ENTRIES SHOWN: Begin
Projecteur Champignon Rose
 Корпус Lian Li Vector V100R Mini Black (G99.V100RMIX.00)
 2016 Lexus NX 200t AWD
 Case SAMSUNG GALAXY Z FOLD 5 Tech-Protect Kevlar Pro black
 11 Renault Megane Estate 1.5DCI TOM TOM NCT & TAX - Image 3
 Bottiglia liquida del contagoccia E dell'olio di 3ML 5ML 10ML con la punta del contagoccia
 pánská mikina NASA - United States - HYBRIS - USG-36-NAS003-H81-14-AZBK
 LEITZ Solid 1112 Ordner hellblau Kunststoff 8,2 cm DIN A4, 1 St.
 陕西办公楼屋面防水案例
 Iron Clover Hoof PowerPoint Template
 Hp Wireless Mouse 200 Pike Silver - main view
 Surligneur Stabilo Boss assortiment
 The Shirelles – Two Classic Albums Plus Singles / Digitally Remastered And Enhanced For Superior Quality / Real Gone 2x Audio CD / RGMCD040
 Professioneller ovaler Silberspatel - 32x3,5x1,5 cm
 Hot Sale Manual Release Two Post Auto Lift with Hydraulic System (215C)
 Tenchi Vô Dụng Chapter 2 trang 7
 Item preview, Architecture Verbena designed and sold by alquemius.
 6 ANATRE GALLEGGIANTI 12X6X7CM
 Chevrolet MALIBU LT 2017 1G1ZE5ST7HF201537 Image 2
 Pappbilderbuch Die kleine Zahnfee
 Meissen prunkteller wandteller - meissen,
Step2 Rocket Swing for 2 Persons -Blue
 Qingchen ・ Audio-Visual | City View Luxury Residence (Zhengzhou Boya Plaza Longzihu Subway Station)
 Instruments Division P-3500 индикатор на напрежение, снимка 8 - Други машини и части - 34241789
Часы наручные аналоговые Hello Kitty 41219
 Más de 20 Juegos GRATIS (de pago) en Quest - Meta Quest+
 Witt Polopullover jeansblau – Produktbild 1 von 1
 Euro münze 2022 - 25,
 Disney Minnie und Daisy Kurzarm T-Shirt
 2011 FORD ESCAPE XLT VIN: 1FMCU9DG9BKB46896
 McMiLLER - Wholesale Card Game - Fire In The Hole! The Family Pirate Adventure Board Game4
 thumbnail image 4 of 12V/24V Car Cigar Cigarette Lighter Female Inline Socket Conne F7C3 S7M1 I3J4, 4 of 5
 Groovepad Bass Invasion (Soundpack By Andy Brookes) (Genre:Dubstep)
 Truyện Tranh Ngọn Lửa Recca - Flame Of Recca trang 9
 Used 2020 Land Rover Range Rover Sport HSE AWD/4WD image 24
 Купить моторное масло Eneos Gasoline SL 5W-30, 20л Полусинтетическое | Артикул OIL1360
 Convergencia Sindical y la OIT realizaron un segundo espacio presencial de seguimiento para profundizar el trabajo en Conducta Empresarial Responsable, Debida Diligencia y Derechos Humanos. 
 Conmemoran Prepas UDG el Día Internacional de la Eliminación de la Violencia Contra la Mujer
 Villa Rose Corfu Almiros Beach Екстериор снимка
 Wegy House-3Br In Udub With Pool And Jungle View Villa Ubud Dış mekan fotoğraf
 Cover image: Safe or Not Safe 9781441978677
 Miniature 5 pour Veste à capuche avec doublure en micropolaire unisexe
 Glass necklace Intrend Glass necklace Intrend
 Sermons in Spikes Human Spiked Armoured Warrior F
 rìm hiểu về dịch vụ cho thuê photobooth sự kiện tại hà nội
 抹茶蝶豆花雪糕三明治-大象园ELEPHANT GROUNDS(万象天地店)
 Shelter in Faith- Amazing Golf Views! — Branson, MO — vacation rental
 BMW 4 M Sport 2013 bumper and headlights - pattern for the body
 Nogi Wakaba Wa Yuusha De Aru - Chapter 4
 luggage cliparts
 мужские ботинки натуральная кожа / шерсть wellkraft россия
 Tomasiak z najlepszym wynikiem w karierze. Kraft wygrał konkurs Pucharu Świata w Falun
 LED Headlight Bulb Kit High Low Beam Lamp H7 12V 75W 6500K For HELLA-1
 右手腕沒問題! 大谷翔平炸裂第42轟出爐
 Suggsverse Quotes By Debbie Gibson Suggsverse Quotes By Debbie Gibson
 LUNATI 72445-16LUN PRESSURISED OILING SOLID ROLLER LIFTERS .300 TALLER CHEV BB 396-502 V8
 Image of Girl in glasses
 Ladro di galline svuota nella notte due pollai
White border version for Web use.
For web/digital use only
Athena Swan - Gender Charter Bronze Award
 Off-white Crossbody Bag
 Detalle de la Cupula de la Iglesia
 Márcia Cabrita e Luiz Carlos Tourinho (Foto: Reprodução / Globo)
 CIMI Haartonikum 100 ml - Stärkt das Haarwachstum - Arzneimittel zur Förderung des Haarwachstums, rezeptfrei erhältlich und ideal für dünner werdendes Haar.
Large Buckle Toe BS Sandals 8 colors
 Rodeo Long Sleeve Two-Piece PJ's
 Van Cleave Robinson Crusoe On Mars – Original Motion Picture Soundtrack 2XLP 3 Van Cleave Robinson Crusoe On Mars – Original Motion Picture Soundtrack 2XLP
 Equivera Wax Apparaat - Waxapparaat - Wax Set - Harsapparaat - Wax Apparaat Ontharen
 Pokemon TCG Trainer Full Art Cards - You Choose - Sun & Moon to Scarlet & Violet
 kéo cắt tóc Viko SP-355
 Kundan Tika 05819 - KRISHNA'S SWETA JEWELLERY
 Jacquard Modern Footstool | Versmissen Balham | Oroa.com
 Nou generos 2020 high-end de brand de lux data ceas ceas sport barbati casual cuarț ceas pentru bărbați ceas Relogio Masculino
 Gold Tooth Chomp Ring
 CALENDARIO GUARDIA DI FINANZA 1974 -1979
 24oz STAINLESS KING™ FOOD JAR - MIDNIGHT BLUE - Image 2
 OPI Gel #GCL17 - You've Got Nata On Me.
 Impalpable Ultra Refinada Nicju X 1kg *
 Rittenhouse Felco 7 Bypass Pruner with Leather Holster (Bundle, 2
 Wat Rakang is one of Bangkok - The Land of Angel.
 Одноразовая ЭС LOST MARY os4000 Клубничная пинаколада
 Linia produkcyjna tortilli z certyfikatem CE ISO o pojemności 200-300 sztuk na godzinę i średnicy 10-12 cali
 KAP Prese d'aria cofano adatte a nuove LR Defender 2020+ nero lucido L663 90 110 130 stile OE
ENTRIES SHOWN: End
**WHAT THE TASK REQUIRES**
Copy every item above word for word, keeping the original order.

**ANSWER**
Projecteur Champignon Rose
 Корпус Lian Li Vector V100R Mini Black (G99.V100RMIX.00)
 2016 Lexus NX 200t AWD
 Case SAMSUNG GALAXY Z FOLD 5 Tech-Protect Kevlar Pro black
 11 Renault Megane Estate 1.5DCI TOM TOM NCT & TAX - Image 3
 Bottiglia liquida del contagoccia E dell'olio di 3ML 5ML 10ML con la punta del contagoccia
 pánská mikina NASA - United States - HYBRIS - USG-36-NAS003-H81-14-AZBK
 LEITZ Solid 1112 Ordner hellblau Kunststoff 8,2 cm DIN A4, 1 St.
 陕西办公楼屋面防水案例
 Iron Clover Hoof PowerPoint Template
 Hp Wireless Mouse 200 Pike Silver - main view
 Surligneur Stabilo Boss assortiment
 The Shirelles – Two Classic Albums Plus Singles / Digitally Remastered And Enhanced For Superior Quality / Real Gone 2x Audio CD / RGMCD040
 Professioneller ovaler Silberspatel - 32x3,5x1,5 cm
 Hot Sale Manual Release Two Post Auto Lift with Hydraulic System (215C)
 Tenchi Vô Dụng Chapter 2 trang 7
 Item preview, Architecture Verbena designed and sold by alquemius.
 6 ANATRE GALLEGGIANTI 12X6X7CM
 Chevrolet MALIBU LT 2017 1G1ZE5ST7HF201537 Image 2
 Pappbilderbuch Die kleine Zahnfee
 Meissen prunkteller wandteller - meissen,
Step2 Rocket Swing for 2 Persons -Blue
 Qingchen ・ Audio-Visual | City View Luxury Residence (Zhengzhou Boya Plaza Longzihu Subway Station)
 Instruments Division P-3500 индикатор на напрежение, снимка 8 - Други машини и части - 34241789
Часы наручные аналоговые Hello Kitty 41219
 Más de 20 Juegos GRATIS (de pago) en Quest - Meta Quest+
 Witt Polopullover jeansblau – Produktbild 1 von 1
 Euro münze 2022 - 25,
 Disney Minnie und Daisy Kurzarm T-Shirt
 2011 FORD ESCAPE XLT VIN: 1FMCU9DG9BKB46896
 McMiLLER - Wholesale Card Game - Fire In The Hole! The Family Pirate Adventure Board Game4
 thumbnail image 4 of 12V/24V Car Cigar Cigarette Lighter Female Inline Socket Conne F7C3 S7M1 I3J4, 4 of 5
 Groovepad Bass Invasion (Soundpack By Andy Brookes) (Genre:Dubstep)
 Truyện Tranh Ngọn Lửa Recca - Flame Of Recca trang 9
 Used 2020 Land Rover Range Rover Sport HSE AWD/4WD image 24
 Купить моторное масло Eneos Gasoline SL 5W-30, 20л Полусинтетическое | Артикул OIL1360
 Convergencia Sindical y la OIT realizaron un segundo espacio presencial de seguimiento para profundizar el trabajo en Conducta Empresarial Responsable, Debida Diligencia y Derechos Humanos. 
 Conmemoran Prepas UDG el Día Internacional de la Eliminación de la Violencia Contra la Mujer
 Villa Rose Corfu Almiros Beach Екстериор снимка
 Wegy House-3Br In Udub With Pool And Jungle View Villa Ubud Dış mekan fotoğraf
 Cover image: Safe or Not Safe 9781441978677
 Miniature 5 pour Veste à capuche avec doublure en micropolaire unisexe
 Glass necklace Intrend Glass necklace Intrend
 Sermons in Spikes Human Spiked Armoured Warrior F
 rìm hiểu về dịch vụ cho thuê photobooth sự kiện tại hà nội
 抹茶蝶豆花雪糕三明治-大象园ELEPHANT GROUNDS(万象天地店)
 Shelter in Faith- Amazing Golf Views! — Branson, MO — vacation rental
 BMW 4 M Sport 2013 bumper and headlights - pattern for the body
 Nogi Wakaba Wa Yuusha De Aru - Chapter 4
 luggage cliparts
 мужские ботинки натуральная кожа / шерсть wellkraft россия
 Tomasiak z najlepszym wynikiem w karierze. Kraft wygrał konkurs Pucharu Świata w Falun
 LED Headlight Bulb Kit High Low Beam Lamp H7 12V 75W 6500K For HELLA-1
 右手腕沒問題! 大谷翔平炸裂第42轟出爐
 Suggsverse Quotes By Debbie Gibson Suggsverse Quotes By Debbie Gibson
 LUNATI 72445-16LUN PRESSURISED OILING SOLID ROLLER LIFTERS .300 TALLER CHEV BB 396-502 V8
 Image of Girl in glasses
 Ladro di galline svuota nella notte due pollai
White border version for Web use.
For web/digital use only
Athena Swan - Gender Charter Bronze Award
 Off-white Crossbody Bag
 Detalle de la Cupula de la Iglesia
 Márcia Cabrita e Luiz Carlos Tourinho (Foto: Reprodução / Globo)
 CIMI Haartonikum 100 ml - Stärkt das Haarwachstum - Arzneimittel zur Förderung des Haarwachstums, rezeptfrei erhältlich und ideal für dünner werdendes Haar.
Large Buckle Toe BS Sandals 8 colors
 Rodeo Long Sleeve Two-Piece PJ's
 Van Cleave Robinson Crusoe On Mars – Original Motion Picture Soundtrack 2XLP 3 Van Cleave Robinson Crusoe On Mars – Original Motion Picture Soundtrack 2XLP
 Equivera Wax Apparaat - Waxapparaat - Wax Set - Harsapparaat - Wax Apparaat Ontharen
 Pokemon TCG Trainer Full Art Cards - You Choose - Sun & Moon to Scarlet & Violet
 kéo cắt tóc Viko SP-355
 Kundan Tika 05819 - KRISHNA'S SWETA JEWELLERY
 Jacquard Modern Footstool | Versmissen Balham | Oroa.com
 Nou generos 2020 high-end de brand de lux data ceas ceas sport barbati casual cuarț ceas pentru bărbați ceas Relogio Masculino
 Gold Tooth Chomp Ring
 CALENDARIO GUARDIA DI FINANZA 1974 -1979
 24oz STAINLESS KING™ FOOD JAR - MIDNIGHT BLUE - Image 2
 OPI Gel #GCL17 - You've Got Nata On Me.
 Impalpable Ultra Refinada Nicju X 1kg *
 Rittenhouse Felco 7 Bypass Pruner with Leather Holster (Bundle, 2
 Wat Rakang is one of Bangkok - The Land of Angel.
 Одноразовая ЭС LOST MARY os4000 Клубничная пинаколада
 Linia produkcyjna tortilli z certyfikatem CE ISO o pojemności 200-300 sztuk na godzinę i średnicy 10-12 cali
 KAP Prese d'aria cofano adatte a nuove LR Defender 2020+ nero lucido L663 90 110 130 stile OE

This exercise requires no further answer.